Раздел документа:
------------------------------------------------------------------------

Александр Сергеевич Грибоедов родился в Москве 4 января 1795 г. Он получил блестящее образование. Семнадцати лет он закончил Московский университет с двумя дипломами – по естественным наукам и праву – и готовился к получению научной степени, когда его учение было прервано вторжением Наполеона. Он записался в кавалерию, но в сражениях не участвовал. В 1815 г.­ ему разрешено было оставить военную службу, и он приехал в Петербург, где стал чиновником министерства иностранных дел. Грибоедов с головой окунулся в бурную и увлекательную жизнь послевоенной столицы. Центром его интересов, как и у многих его современников, стал театр. Он писал и ставил ничем не выдающиеся комедии и ухаживал за актрисами. Вращался он и в революционных кругах и был принятв масонскую ложу. В литературных спорах он был на стороне шишковистов. Без труда он заработал репутацию одного из самых умных и остроумных людей России. В то же время он серьезно работал в министерстве иностранных дел, так что, когда потребовалось послать секретарем посольства в Персию особо надежного человека, пост был предложен Грибоедову. Грибоедов принял назначение тем охотнее, что находился под глубоким впечатлением от дуэли, в которой принял участие. Это была знаменитая partie carrеe (дуэль четырех) между Завадовским и Грибоедовым, с одной стороны, и Шереметевым и Якубовичем, с другой. Шереметев был убит Завадовским, который сам был тяжело ранен. Через год дуэль продолжили секунданты, Грибоедов и Якубович, которые встретились в Тифлисе. Грибоедов был ранен в руку, и один палец у него навсегда остался согнутым.

Годы 1818–1825 Грибоедов провел частью в Тифлисе, частью в Персии. Он подружился со знаменитым кавказским «наместником» генералом Ермоловым, в те дни самым популярным и самым незаурядным из должностных лиц, который почувствовал, что Грибоедов близок ему по духу и сделал его своим секретарем. Здесь, в Тифлисе, в 1822–1823 гг. Грибоедов написал свою великую комедию Горе от ума. Только несколько штрихов были им добавлены во время двухлетнего отпуска, проведенного в Москве и Петербурге (1823–1825). Цензура не пропустила Горе от ума для сцены, и только отрывки из комедии появились в альманахе в 1825 году. Но автор читал свою комедию «всей Москве» и «всему Петербургу», и она ходила в бесчисленных списках.

В конце 1825 г. Грибоедов вернулся к Ермолову на Кавказ. Но там он оставался недолго. Сразу после мятежа 14 декабря на Кавказ был послан курьер, чтобы его арестовать. Рассказывали, что Ермолов (популярный среди декабристов) преду­предил Грибоедовао предстоящем аресте и дал ему время уничтожить компрометирующие бумаги. Грибоедов был привезен в Петербург и посажен на гауптвахту Главного штаба. В страшном негодовании на свой арест он написал Николаю резкое письмо в таких выражениях, что дежурный генерал не осмелился передать его императору. На допросах Грибоедов держался твердо. Несмотря на тесные связи со многими мятежниками, ему удалось оправдаться. Он был освобожден и, в качестве компенсации за пережитые неприятности, получил повышение по службе и годовое жалование. Однако все это дело до сих пор остается несколько загадочным, потому что нет сомнения, что Грибоедов все-таки был в нем замешан.

------------------------------------------------------------------------

Список записей:

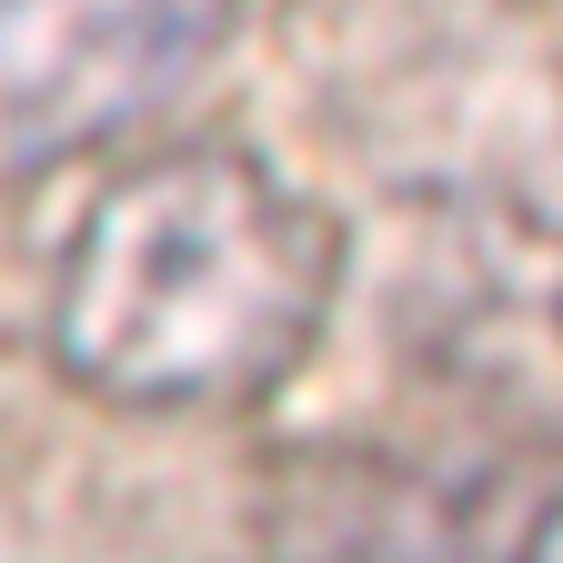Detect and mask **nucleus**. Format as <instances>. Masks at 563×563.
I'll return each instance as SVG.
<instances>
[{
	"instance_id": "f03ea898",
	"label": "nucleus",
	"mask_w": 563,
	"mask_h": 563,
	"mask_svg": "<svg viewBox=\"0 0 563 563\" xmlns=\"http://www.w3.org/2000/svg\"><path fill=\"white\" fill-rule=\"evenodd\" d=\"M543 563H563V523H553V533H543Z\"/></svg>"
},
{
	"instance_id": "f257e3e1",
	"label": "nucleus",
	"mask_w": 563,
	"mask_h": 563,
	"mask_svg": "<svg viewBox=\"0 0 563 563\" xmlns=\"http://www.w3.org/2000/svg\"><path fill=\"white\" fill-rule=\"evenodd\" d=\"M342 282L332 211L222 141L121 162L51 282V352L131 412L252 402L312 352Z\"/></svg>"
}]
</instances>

------------------------------------------------------------------------

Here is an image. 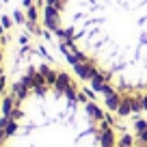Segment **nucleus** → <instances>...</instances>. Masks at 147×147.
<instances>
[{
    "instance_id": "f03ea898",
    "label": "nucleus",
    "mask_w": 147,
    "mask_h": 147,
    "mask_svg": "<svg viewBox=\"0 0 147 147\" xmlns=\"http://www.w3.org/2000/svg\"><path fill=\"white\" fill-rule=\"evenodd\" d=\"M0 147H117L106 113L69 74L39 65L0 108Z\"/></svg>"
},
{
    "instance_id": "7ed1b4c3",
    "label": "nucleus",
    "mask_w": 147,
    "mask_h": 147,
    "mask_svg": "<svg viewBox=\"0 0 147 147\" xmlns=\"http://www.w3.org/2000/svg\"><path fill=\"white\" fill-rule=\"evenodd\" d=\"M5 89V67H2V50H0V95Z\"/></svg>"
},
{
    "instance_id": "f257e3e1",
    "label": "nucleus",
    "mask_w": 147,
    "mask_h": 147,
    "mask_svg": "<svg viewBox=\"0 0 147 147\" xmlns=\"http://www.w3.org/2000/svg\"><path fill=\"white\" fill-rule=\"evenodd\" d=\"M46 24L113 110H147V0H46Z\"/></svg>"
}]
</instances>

------------------------------------------------------------------------

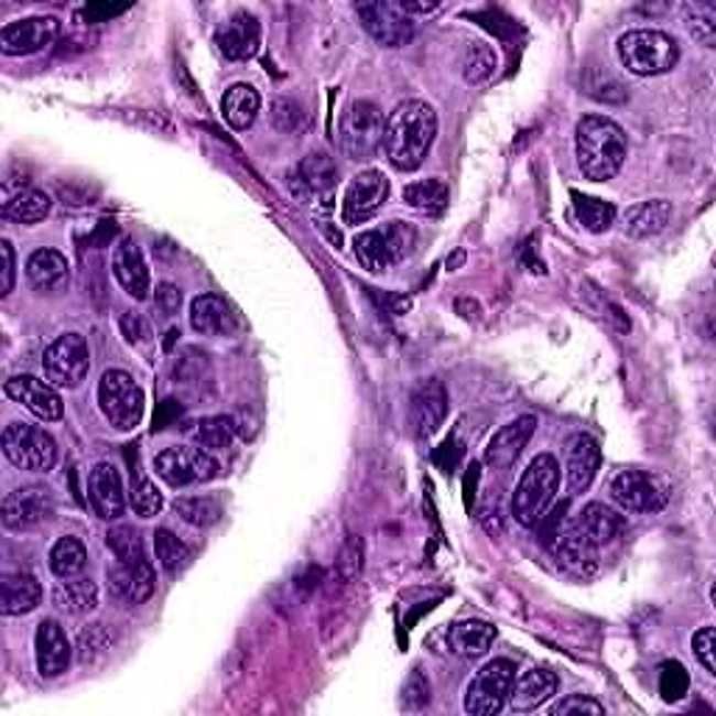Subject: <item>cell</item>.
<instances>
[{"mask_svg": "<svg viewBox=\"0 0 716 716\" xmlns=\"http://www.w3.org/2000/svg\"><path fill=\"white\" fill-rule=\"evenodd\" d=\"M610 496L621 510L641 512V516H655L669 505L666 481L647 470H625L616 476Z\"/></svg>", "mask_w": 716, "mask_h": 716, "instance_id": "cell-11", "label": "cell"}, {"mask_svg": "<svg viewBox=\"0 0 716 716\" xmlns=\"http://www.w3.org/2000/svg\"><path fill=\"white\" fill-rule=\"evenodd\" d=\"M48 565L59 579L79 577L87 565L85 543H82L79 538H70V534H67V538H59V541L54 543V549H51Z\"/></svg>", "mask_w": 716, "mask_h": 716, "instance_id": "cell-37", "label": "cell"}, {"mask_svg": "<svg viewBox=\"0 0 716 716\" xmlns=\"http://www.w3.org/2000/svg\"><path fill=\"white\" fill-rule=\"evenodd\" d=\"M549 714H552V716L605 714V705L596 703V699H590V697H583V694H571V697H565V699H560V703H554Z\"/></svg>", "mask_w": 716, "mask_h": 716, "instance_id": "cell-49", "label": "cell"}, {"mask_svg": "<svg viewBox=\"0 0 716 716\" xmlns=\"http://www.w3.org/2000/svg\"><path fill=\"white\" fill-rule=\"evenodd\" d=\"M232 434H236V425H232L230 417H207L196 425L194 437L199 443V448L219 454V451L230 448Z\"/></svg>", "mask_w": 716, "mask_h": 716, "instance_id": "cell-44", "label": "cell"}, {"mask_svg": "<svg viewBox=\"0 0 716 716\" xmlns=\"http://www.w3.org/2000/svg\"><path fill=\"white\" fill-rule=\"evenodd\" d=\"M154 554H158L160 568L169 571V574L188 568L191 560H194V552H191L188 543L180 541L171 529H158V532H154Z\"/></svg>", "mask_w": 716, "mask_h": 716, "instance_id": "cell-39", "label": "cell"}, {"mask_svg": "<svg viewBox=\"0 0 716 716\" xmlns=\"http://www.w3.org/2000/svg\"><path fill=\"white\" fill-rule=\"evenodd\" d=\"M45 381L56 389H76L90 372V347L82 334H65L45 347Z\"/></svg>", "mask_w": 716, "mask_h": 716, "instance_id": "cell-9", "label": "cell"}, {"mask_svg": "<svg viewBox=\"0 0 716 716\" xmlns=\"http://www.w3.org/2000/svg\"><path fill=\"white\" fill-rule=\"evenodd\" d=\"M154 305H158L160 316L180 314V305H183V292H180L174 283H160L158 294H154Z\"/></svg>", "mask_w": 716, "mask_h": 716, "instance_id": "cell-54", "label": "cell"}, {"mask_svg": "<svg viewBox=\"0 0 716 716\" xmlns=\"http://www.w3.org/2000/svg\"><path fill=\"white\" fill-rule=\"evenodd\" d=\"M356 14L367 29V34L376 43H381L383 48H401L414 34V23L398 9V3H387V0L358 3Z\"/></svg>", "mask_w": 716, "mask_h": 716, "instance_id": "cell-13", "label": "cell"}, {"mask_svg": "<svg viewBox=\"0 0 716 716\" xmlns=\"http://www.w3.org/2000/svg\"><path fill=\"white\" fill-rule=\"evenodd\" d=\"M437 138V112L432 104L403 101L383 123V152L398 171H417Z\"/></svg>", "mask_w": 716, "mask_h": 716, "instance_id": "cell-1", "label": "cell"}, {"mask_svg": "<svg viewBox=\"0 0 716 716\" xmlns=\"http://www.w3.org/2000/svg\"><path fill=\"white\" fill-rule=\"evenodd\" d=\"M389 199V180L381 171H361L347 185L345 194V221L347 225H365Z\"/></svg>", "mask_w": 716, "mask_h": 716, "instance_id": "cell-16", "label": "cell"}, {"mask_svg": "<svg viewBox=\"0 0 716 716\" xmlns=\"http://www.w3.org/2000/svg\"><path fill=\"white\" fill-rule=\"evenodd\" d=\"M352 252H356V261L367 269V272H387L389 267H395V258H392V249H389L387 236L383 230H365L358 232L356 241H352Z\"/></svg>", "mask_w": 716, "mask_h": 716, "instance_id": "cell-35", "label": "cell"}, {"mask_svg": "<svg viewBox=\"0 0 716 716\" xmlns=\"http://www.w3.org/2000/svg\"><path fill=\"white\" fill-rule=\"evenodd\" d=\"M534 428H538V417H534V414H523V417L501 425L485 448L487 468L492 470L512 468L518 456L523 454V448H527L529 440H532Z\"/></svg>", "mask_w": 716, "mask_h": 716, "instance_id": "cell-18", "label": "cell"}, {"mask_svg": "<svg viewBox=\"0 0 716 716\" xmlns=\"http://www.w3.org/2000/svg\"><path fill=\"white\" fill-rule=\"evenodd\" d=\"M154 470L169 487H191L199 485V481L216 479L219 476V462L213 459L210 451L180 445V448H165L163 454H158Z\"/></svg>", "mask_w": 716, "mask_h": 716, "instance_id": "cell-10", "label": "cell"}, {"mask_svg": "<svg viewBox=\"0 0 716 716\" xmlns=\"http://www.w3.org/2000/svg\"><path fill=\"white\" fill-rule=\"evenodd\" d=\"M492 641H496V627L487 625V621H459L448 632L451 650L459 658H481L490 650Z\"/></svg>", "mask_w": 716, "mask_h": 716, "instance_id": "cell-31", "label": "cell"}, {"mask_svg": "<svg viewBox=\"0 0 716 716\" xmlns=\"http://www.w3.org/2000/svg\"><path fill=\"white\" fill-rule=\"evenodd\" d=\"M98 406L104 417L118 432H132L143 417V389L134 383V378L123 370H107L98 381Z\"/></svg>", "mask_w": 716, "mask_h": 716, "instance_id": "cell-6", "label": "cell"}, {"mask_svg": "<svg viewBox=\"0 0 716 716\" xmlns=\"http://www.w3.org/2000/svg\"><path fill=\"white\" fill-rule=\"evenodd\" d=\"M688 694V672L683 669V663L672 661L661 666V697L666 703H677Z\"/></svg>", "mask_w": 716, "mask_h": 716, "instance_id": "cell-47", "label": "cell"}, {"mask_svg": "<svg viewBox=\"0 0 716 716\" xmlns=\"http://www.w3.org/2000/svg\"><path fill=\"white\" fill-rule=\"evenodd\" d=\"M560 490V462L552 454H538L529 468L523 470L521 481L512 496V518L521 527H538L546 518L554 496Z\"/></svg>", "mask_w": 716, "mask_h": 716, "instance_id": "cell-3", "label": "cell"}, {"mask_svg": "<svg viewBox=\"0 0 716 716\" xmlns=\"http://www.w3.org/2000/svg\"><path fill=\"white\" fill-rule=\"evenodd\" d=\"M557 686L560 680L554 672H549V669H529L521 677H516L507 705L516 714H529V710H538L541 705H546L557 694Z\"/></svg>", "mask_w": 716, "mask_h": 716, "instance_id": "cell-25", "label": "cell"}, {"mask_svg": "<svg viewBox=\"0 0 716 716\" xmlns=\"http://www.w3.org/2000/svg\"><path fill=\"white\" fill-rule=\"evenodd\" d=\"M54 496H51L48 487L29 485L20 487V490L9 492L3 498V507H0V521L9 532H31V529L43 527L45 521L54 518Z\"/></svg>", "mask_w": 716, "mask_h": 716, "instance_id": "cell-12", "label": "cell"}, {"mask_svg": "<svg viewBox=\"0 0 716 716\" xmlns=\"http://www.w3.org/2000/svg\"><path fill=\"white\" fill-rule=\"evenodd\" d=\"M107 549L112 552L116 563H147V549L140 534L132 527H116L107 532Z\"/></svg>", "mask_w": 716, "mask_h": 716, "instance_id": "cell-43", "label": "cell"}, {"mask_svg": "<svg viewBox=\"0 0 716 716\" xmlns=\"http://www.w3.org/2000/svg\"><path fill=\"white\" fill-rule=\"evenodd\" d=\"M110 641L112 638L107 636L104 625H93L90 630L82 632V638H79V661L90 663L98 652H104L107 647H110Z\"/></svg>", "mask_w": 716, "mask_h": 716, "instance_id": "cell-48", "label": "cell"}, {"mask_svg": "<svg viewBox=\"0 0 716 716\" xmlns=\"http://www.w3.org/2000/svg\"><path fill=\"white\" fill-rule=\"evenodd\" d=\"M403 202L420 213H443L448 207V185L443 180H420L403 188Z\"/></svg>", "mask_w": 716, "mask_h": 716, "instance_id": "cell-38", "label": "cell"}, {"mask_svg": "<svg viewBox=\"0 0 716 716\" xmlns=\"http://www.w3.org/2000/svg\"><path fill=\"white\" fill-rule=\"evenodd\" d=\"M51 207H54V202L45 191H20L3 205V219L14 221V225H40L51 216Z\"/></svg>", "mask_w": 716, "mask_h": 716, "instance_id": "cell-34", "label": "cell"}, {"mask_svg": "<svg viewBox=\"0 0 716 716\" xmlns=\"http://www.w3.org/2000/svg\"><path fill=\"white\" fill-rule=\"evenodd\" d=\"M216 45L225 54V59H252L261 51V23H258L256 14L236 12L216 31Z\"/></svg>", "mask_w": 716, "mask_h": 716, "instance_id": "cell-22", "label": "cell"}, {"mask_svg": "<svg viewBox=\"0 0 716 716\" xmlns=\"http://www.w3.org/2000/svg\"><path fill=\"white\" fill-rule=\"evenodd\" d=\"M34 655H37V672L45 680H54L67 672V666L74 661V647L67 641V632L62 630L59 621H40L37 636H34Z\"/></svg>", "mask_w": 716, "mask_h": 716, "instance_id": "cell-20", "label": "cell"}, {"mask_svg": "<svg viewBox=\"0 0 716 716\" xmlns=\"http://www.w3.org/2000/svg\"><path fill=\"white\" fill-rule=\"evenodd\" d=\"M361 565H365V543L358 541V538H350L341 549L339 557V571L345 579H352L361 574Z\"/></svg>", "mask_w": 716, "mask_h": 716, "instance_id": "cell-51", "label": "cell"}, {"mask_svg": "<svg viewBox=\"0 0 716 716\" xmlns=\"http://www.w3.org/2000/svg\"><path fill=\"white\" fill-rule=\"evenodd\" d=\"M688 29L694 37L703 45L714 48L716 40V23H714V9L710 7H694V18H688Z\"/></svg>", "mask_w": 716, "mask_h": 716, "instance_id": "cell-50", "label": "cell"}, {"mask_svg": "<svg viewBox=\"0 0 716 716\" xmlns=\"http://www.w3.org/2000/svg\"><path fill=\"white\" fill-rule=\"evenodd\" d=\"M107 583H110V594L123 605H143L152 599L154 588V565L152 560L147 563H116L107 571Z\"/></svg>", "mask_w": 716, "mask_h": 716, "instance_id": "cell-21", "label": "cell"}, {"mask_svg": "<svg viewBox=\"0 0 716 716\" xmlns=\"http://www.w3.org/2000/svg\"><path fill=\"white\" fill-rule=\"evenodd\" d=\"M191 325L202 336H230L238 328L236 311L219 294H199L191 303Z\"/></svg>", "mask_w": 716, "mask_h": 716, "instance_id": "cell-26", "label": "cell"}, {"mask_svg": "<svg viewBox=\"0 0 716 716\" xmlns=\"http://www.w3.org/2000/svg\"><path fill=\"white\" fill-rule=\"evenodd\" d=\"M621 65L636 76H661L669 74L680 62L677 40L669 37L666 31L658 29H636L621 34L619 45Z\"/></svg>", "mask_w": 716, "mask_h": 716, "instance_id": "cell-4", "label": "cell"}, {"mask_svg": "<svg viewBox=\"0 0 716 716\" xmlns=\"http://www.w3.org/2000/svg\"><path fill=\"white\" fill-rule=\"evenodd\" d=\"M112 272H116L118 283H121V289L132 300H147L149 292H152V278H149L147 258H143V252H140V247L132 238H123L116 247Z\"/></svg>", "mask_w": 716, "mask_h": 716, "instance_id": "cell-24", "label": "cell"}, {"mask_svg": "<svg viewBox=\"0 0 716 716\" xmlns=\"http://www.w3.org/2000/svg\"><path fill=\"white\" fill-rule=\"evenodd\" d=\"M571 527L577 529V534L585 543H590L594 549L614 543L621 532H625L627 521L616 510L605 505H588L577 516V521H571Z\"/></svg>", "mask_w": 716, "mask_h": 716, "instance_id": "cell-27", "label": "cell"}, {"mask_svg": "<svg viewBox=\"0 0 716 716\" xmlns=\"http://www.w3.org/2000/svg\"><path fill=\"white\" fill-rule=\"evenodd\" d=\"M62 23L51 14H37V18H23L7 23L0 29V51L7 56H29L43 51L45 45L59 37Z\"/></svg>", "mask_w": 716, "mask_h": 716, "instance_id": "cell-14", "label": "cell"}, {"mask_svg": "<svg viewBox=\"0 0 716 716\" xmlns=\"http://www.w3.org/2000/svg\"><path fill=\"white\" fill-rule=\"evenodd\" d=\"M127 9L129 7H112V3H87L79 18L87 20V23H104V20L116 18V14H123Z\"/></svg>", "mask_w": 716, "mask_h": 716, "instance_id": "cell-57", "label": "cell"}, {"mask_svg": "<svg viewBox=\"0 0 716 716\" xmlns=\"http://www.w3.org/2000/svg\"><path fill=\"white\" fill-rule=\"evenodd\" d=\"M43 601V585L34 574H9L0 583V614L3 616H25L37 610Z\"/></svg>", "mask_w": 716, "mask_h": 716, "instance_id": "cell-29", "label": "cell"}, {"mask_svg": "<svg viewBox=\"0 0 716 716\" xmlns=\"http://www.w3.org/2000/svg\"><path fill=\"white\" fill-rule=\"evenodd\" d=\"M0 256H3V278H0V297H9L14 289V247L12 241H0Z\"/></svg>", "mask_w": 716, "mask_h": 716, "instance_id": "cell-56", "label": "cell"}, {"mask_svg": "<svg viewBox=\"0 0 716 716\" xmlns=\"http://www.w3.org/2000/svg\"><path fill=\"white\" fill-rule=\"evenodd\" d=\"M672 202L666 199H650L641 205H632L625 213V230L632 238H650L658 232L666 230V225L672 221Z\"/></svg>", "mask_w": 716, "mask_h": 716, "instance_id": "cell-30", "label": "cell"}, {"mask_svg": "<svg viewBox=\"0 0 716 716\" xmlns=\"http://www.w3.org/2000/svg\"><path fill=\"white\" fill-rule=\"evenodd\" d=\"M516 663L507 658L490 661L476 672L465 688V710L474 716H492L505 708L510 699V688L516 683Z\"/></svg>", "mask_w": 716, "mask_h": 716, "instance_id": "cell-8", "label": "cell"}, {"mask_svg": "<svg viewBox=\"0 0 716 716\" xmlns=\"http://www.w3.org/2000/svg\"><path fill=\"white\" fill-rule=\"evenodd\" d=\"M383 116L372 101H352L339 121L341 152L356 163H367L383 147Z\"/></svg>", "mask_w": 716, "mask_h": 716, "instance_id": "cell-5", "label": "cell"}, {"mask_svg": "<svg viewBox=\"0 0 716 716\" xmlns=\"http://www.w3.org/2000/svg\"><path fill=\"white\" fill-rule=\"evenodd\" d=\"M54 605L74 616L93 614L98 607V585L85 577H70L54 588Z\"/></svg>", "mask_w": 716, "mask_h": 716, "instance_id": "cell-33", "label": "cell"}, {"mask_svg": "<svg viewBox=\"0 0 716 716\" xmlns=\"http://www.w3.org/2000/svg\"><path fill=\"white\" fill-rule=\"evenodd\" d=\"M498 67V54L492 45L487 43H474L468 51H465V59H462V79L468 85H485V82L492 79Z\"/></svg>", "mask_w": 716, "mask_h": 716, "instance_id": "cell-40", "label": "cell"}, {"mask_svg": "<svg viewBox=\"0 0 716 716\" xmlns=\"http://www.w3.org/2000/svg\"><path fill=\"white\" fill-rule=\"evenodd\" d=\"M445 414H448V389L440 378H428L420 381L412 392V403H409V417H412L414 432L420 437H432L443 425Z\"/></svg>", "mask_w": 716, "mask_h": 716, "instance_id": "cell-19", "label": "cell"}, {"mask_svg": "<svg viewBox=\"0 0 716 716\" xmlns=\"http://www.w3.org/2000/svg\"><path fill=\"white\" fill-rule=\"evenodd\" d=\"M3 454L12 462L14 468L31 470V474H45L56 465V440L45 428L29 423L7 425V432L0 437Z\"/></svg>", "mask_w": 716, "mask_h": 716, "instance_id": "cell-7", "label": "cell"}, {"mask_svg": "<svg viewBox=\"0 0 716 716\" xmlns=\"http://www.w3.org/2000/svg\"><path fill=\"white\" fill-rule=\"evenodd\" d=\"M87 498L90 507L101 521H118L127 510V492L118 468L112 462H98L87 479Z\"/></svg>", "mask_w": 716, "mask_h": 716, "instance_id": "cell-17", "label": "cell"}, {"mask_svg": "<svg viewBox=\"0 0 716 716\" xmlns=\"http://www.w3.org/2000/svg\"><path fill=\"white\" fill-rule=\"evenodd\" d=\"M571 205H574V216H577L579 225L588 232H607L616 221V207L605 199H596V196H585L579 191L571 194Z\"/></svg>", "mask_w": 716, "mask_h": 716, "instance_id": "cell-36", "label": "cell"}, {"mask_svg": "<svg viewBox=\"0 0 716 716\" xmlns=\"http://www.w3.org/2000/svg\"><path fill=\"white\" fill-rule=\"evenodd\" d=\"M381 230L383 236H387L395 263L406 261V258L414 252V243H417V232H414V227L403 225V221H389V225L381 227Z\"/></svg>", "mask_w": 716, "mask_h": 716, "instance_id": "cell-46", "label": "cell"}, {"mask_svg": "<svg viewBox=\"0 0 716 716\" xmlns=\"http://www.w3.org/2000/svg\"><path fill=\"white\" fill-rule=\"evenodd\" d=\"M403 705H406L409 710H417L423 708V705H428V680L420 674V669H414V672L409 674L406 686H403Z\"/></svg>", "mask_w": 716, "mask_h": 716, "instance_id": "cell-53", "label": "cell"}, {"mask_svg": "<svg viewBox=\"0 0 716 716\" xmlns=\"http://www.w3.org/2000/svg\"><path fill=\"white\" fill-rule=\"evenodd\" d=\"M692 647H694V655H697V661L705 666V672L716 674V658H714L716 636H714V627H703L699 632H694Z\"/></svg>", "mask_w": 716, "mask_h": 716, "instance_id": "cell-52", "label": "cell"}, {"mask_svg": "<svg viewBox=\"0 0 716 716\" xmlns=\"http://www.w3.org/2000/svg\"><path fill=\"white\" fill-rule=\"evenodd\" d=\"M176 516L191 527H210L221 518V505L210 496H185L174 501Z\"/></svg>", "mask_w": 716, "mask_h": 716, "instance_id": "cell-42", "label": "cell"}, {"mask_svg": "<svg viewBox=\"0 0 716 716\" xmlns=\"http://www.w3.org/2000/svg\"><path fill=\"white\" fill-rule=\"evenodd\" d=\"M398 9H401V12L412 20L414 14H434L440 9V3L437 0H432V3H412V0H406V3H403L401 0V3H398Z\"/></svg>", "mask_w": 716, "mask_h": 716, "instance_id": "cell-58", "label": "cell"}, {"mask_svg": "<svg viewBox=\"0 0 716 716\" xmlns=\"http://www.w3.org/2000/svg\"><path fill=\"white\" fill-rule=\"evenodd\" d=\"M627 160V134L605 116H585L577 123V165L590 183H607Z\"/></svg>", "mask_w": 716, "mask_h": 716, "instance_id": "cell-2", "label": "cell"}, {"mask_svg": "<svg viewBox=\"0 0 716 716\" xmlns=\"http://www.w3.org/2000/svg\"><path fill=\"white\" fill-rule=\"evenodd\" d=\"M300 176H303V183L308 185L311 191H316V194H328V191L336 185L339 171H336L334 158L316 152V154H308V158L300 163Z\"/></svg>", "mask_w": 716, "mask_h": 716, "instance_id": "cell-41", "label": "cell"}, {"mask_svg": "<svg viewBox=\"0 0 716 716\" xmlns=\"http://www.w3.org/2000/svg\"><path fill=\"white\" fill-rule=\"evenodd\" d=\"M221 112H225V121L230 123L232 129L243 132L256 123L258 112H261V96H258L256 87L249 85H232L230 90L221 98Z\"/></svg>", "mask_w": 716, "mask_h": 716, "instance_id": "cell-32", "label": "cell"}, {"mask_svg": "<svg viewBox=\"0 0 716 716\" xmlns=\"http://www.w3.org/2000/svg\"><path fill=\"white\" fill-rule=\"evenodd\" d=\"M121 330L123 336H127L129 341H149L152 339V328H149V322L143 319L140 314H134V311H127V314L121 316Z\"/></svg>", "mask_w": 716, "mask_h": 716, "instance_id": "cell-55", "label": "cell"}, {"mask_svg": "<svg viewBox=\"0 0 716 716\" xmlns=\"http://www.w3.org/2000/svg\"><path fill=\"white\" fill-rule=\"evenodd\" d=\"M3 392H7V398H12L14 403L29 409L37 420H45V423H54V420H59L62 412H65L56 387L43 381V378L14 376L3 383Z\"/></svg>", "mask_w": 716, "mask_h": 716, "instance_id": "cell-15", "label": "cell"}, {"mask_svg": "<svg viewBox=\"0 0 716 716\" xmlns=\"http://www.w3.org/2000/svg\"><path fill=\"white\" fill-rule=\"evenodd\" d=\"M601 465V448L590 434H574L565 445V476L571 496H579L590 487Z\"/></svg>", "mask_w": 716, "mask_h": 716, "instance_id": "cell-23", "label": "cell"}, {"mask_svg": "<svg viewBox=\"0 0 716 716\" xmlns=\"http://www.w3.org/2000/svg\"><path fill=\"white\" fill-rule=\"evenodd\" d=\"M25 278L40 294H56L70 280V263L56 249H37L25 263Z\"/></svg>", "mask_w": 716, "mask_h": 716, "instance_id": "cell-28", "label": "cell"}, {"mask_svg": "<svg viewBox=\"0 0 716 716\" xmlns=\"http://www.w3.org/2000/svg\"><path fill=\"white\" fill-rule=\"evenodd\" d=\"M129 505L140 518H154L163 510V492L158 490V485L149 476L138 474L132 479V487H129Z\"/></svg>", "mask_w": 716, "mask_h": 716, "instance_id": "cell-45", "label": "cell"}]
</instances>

------------------------------------------------------------------------

Напишите продолжение текста о Грибоедове, начав сразу после его последнего предложения.

Он возвратился на Кавказ, где в это время началась война с Персией. Ермолов, которого Николай не любил и которому не доверял, вынужден был уйти в отставку, но новый наместник, любимец и личный друг царя Паскевич, был родственником Грибоедова, и у них были самые лучшие отношения. Грибоедов поехал в штаб Паскевича на фронт и сопровождал его всю войну. Он вел мирные переговоры, добился заключения Турк­менчайского мира (10 февраля 1828 года) и повез мирный договор в Петербург для ратификации. Его приезд в столицу был встречен пушечным салютом с Петропавловской крепости, ему были оказаны высшие почести, и он был назначен русским послом в Персию. По дороге туда, в Тифлисе, он влюбился в шестнадцатилетнюю грузинку, княжну Нину Чавчавадзе, и женился на ней. Совершенно счастливый, он уехал с молодой женой в Тавриз, откуда должен был наблюдать за тем, как персы выполняют условия мирного договора.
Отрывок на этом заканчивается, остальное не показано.